Fue al pasar por el médano que el Yeye se perdió. La madre y el primo pensaban tanto que no se dieron cuenta de cómo ese cuerpo largo y ondulante se escurría cuesta abajo en alguna de las tantas hondonadas. Hasta pisar la playa lo notaron. No había que extrañarse. “Vé y búscalo si quieres,” le dijo la vieja al Fito y se atanchó frente al mar como una piedra antigua. Todavía la acompañó por un rato, esperando que el Yeye apareciera. Doña Paula lo ignoró, clavó los ojos en el horizonte a esperar que el primer rayo de luna se asomara. El Fito volvió sobre sus pasos. Subió y bajó y volvió a subir. Había tantas sombras que el Yeye parecía estar acurrucado en cualquier rincón de los arenales. Por eso corría el Fito de un lado a otro para encontrarse con que no había Yeye, sólo sombras. En vez de llamarlo por su nombre empezó a gorgear como pájaro nocturno, agudo, suave, interrumpido. El médano se alargaba sin más horizonte que las pilas de arena. No sabía Fito que el Yeye estaba cerca, arrastrándose detrás de él, siguiendo su gorjeo, olisqueándolo a distancia, hasta que no pudo más ocultarse y tuvo que volverse el Yeye oscuro y fruncido que Fito buscaba.

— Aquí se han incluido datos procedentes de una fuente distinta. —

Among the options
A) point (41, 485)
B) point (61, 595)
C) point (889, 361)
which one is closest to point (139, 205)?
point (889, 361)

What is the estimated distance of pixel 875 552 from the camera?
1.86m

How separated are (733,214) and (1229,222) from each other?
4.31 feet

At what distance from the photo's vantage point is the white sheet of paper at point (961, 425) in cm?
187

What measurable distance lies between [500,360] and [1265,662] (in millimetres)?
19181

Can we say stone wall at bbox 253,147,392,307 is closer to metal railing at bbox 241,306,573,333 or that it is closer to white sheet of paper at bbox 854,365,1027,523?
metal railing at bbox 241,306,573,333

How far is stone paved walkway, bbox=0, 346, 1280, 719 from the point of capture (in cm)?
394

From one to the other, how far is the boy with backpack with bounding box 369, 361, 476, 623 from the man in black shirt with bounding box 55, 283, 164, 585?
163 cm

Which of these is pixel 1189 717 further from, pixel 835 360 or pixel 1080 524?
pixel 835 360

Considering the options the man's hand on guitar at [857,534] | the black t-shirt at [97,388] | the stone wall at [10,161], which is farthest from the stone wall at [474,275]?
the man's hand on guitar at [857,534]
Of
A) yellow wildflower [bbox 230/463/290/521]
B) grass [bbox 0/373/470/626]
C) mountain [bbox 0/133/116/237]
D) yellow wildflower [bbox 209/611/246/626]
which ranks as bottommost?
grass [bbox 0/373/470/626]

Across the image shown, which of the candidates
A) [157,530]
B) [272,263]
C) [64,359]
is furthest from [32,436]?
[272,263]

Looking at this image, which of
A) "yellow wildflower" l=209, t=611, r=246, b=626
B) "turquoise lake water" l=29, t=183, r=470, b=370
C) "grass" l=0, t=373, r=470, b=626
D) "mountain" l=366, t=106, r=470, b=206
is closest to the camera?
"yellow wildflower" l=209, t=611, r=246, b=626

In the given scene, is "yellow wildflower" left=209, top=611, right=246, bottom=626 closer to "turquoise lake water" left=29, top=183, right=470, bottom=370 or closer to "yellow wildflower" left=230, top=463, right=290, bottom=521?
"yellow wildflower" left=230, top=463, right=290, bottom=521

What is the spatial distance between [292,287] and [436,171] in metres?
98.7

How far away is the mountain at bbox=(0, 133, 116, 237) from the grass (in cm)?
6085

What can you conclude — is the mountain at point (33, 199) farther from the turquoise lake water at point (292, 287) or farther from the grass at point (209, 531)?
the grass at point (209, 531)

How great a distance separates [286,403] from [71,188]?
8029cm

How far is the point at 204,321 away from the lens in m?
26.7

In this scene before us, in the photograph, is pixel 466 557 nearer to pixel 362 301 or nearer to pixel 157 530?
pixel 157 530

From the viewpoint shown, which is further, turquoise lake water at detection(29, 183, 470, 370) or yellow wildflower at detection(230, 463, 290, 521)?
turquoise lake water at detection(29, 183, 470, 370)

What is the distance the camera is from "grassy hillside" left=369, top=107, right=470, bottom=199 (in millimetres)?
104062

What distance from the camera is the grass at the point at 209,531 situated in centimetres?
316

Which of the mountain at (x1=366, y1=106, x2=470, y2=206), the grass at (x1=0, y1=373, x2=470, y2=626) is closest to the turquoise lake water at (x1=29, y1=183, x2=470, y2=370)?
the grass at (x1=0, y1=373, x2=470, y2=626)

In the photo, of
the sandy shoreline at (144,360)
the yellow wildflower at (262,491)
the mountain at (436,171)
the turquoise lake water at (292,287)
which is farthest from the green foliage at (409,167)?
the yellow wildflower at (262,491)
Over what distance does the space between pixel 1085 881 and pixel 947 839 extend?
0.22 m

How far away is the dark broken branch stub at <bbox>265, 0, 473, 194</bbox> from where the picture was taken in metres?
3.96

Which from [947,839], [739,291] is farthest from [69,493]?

Fito quiso forzarlo a caminar hacia la playa, pero el Yeye le clavó su cabeza lanuda y reseca en el pecho para atajarlo. “Tú te haces pendejo, ¿verdad putito? A mí no me vas a venir con que la virgen te habla.” Una sonrisa temblorosa abría los labios abultados del Yeye. Con asco y lástima el Fito lo rechazó de un empujón. El Yeye rodó sobre la arena con un zumbido, y con la misma se volvió convertido en un crótalo pardo que detuvo el aliento de su primo. Sin dejarle de ver los ojos se le fue enroscando en las piernas hasta tumbarlo. Cuando hizo por escapar, la culebra lo tenía trabado por el cuello. Tuvo que aflojar el cuerpo para que no lo estrangulara. Doña Paula volvía del mar cuando encontró al Fito revolcándose con el crótalo. Al notarla, el Yeye se escurrió en las sombras y reapareció más tarde con la mano en el trasero detrás de su madre y de su primo.